There’s a specific kind of dread that comes with inheriting a codebase that needs significant structural work but has almost no test coverage. You know a refactor is necessary. The architecture is fighting the roadmap, and every new feature requires navigating a tangle of assumptions that nobody documented. But you also know that touching the wrong thing could silently break an API that real users depend on.
The instinct is to pause everything and write tests before touching anything. That instinct is mostly right, but the execution matters a lot.
I was brought into a team that needed to do serious structural refactoring to unlock the next phases of their roadmap. The codebase had accrued real technical debt, not through negligence but through the completely normal process of a startup shipping fast. The problem was that there was very little test coverage and no CI/CD pipeline, which meant the risk profile of any significant change was high. A bad deploy could break live APIs with no automated safety net to catch it first.
The goal wasn’t just to refactor the code. It was to create conditions under which refactoring could happen safely, and to do it without stopping feature development entirely.
The rule I established before touching any production code: write tests that describe the current behavior first. Not the desired behavior, but the current behavior, even if it’s imperfect.
This distinction matters. If you write tests for what the system should do and then refactor toward that ideal, you’re conflating two different problems: fixing broken behavior and improving structure. That’s a recipe for confusion. Better to lock in what the system does today, refactor structure without changing behavior, then address any behavioral issues separately with their own tests.
One decision that made a meaningful difference: instead of writing tests against synthetic fixtures, I anonymized production data and used that as the test baseline.
Toy fixtures lie. They represent the happy path, the case you thought to cover when you wrote the code. Real data contains all the edge cases that nobody anticipated: the weird user state, the legacy record format, the null where you assumed a value. Those are exactly the scenarios that break during refactors.
Anonymizing production data is a bit of extra setup work, but it pays back quickly. You get test coverage that actually reflects reality, and you stop being surprised by things in production that your tests never caught.
I chose to focus on high-level integration tests rather than unit tests, and it’s worth explaining why.
Unit tests are more precise and faster to run.

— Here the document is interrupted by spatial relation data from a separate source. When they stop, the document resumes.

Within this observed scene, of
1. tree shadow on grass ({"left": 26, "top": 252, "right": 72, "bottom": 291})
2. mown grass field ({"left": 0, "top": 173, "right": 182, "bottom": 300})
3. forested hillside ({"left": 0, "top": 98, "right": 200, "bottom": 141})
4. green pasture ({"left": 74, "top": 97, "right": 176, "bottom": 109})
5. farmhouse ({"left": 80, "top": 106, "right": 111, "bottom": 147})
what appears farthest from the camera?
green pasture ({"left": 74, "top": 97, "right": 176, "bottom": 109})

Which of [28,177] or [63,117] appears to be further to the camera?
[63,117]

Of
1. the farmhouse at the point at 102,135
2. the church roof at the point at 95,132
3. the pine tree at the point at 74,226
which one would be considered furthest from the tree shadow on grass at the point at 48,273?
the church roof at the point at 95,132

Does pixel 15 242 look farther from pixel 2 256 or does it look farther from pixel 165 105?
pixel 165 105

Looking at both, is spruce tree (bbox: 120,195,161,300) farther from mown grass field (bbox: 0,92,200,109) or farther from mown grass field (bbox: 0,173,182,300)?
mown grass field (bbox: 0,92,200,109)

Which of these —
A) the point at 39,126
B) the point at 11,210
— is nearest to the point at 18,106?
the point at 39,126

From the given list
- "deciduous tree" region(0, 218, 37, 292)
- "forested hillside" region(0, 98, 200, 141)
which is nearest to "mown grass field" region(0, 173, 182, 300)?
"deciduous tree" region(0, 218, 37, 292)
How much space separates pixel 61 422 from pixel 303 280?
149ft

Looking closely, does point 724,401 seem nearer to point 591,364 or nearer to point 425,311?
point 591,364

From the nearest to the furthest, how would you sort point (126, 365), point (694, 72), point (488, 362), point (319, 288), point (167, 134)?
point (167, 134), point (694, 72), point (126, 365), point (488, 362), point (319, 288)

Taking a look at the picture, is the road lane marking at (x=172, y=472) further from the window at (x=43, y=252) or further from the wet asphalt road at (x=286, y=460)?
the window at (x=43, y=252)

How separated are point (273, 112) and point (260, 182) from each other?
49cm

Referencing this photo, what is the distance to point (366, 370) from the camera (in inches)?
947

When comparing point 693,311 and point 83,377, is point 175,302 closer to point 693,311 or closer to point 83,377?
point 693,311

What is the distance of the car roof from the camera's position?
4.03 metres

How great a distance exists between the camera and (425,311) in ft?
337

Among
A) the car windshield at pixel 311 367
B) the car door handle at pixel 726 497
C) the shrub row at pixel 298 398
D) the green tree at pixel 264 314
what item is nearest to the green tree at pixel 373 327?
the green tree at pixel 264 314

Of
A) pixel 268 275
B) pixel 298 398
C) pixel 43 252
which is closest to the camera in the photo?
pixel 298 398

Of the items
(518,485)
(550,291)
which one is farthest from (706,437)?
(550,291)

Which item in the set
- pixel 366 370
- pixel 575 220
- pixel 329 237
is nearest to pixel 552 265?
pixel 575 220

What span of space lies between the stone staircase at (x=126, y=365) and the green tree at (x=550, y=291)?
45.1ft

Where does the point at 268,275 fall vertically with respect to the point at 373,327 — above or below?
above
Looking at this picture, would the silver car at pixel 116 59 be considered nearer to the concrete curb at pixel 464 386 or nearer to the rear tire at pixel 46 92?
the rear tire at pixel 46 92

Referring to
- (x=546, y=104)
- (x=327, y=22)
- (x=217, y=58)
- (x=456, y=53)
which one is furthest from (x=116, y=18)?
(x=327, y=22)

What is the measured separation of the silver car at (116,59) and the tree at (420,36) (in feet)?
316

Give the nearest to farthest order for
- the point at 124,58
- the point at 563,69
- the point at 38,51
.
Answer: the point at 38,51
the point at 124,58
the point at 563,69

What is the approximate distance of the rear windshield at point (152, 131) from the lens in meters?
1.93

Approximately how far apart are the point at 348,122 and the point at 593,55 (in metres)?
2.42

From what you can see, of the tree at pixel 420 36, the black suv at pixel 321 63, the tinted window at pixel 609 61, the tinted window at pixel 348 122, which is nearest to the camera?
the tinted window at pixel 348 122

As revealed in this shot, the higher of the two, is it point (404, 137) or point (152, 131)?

But they require you to understand the internal structure of the code well enough to mock dependencies correctly. In a codebase you are still mapping, writing unit tests often means making assumptions about how things are wired together, assumptions the refactor may prove wrong.
Integration tests describe what the system does from the outside. They test inputs and outputs, not internal mechanics. They survive structural changes as long as behavior is preserved, which is exactly the property you need when refactoring. The coverage per hour of effort is also significantly higher: a single integration test can exercise a large surface area that would take dozens of unit tests to cover.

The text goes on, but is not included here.